:: EXERCISE DATA ::

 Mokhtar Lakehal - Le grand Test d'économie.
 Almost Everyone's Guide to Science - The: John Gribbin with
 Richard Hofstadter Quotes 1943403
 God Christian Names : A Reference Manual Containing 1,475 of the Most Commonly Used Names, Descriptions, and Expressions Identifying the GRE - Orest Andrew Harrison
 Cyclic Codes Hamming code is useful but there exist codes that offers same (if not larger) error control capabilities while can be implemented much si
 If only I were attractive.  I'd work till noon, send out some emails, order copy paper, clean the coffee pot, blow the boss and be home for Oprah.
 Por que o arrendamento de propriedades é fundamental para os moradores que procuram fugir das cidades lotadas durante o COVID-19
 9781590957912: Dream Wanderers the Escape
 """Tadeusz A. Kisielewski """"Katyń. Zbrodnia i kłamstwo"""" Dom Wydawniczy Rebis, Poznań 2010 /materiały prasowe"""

:::
:: EXERCISE DATA ::

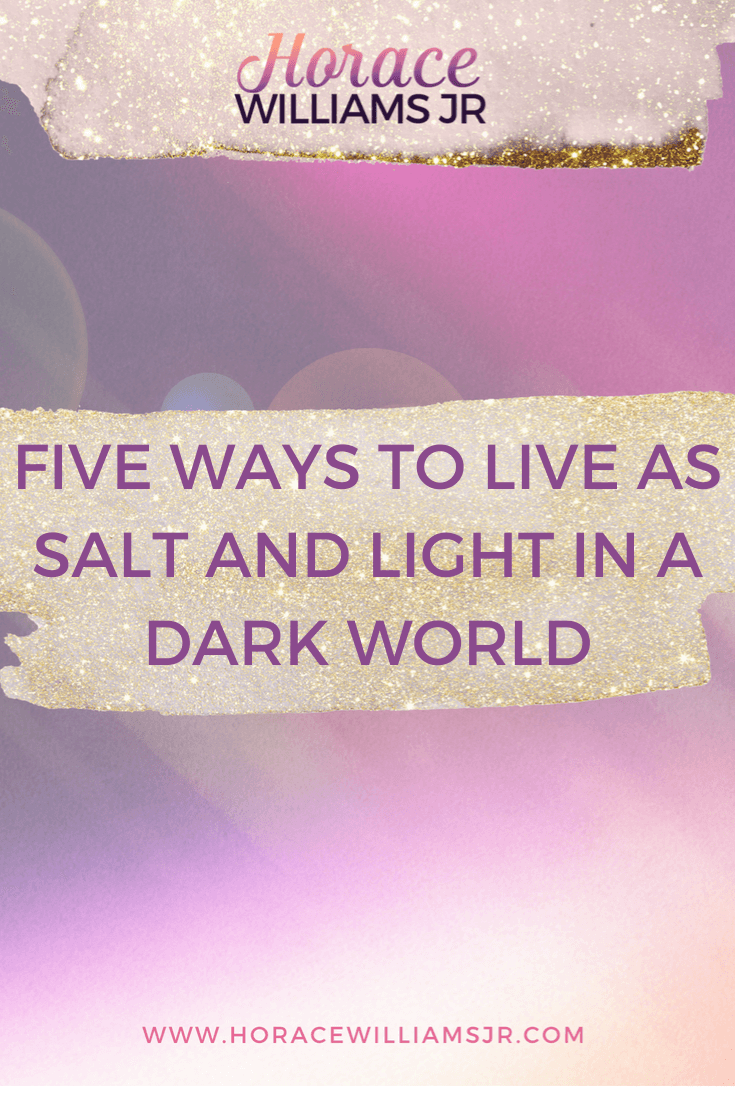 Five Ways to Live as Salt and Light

:::

* EXERCISE DIRECTIONS *
In the listing above, the lines from the one containing "Mokhtar Lakehal - Le grand Test d'économie." through the one containing "Richard Hofstadter Quotes 1943403" must be set down exactly, with no other lines.

* SOLUTION TO THIS EXERCISE *
 Mokhtar Lakehal - Le grand Test d'économie.
 Almost Everyone's Guide to Science - The: John Gribbin with
 Richard Hofstadter Quotes 1943403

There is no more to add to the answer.